__Problem to solve__: Return all of the lines below word for word, leaving the pictures out of your answer.

>> Begin Given data

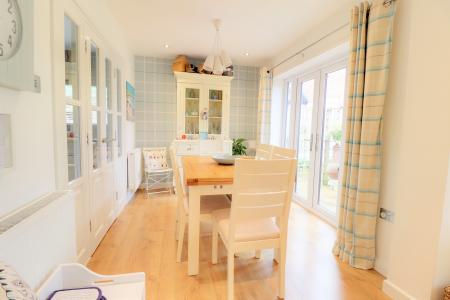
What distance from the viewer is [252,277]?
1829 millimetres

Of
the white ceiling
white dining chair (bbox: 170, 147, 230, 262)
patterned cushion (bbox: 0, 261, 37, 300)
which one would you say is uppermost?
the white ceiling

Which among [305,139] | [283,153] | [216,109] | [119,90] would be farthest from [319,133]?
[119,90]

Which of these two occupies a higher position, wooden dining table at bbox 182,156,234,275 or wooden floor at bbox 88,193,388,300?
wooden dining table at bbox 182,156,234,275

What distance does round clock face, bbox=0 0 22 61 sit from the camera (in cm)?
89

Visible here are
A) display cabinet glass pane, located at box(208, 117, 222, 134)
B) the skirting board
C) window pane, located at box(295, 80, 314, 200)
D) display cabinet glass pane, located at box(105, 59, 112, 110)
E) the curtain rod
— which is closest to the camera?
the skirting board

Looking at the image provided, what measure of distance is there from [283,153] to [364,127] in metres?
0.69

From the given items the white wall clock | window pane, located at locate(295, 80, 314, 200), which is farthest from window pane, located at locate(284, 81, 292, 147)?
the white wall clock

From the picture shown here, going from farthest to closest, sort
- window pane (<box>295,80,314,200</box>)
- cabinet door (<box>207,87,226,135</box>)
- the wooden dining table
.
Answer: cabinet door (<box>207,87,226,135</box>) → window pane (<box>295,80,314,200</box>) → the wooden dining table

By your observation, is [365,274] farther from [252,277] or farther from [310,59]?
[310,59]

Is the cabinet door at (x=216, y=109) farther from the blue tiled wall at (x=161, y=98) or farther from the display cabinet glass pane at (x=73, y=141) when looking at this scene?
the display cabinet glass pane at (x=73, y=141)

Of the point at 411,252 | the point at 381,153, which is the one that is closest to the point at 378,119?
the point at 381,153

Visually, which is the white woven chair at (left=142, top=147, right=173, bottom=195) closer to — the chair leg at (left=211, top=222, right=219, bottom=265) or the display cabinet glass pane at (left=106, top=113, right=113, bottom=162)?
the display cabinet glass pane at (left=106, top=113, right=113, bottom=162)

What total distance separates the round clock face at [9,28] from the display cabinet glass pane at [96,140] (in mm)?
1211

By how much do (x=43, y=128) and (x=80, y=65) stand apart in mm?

>> End Given data

__Task response__:
What distance from the viewer is [252,277]?
1829 millimetres

Of
the white ceiling
white dining chair (bbox: 170, 147, 230, 262)
patterned cushion (bbox: 0, 261, 37, 300)
which one would you say is uppermost?
the white ceiling

Which among [305,139] | [283,153] | [216,109] | [119,90] would be farthest from [319,133]?
[119,90]

Which of these two occupies a higher position, wooden dining table at bbox 182,156,234,275 or wooden floor at bbox 88,193,388,300?
wooden dining table at bbox 182,156,234,275

What distance does round clock face, bbox=0 0 22 61 sit from the camera (in cm)?
89

Visible here are
A) display cabinet glass pane, located at box(208, 117, 222, 134)
B) the skirting board
C) window pane, located at box(295, 80, 314, 200)
D) display cabinet glass pane, located at box(105, 59, 112, 110)
E) the curtain rod
— which is closest to the camera?
the skirting board

Looking at the image provided, what measure of distance is there from [283,153] to [364,127] in metres?
0.69

From the given items the white wall clock | window pane, located at locate(295, 80, 314, 200), which is farthest from window pane, located at locate(284, 81, 292, 147)?
the white wall clock

From the picture shown here, going from farthest to closest, sort
- window pane (<box>295,80,314,200</box>)
- cabinet door (<box>207,87,226,135</box>)
- the wooden dining table
.
Answer: cabinet door (<box>207,87,226,135</box>) → window pane (<box>295,80,314,200</box>) → the wooden dining table

By your observation, is [365,274] farther from [252,277] or farther from [310,59]?
[310,59]

Is the cabinet door at (x=216, y=109) farther from the blue tiled wall at (x=161, y=98) or farther from the display cabinet glass pane at (x=73, y=141) when looking at this scene?
the display cabinet glass pane at (x=73, y=141)

Of the point at 411,252 | the point at 381,153, which is the one that is closest to the point at 378,119?
the point at 381,153

Visually, which is the white woven chair at (left=142, top=147, right=173, bottom=195) closer to — the chair leg at (left=211, top=222, right=219, bottom=265) or the display cabinet glass pane at (left=106, top=113, right=113, bottom=162)?
the display cabinet glass pane at (left=106, top=113, right=113, bottom=162)

What total distance separates the round clock face at [9,28] from the display cabinet glass pane at [96,140] (in mm)?
1211

By how much do (x=43, y=128) and (x=80, y=65) stand apart in mm?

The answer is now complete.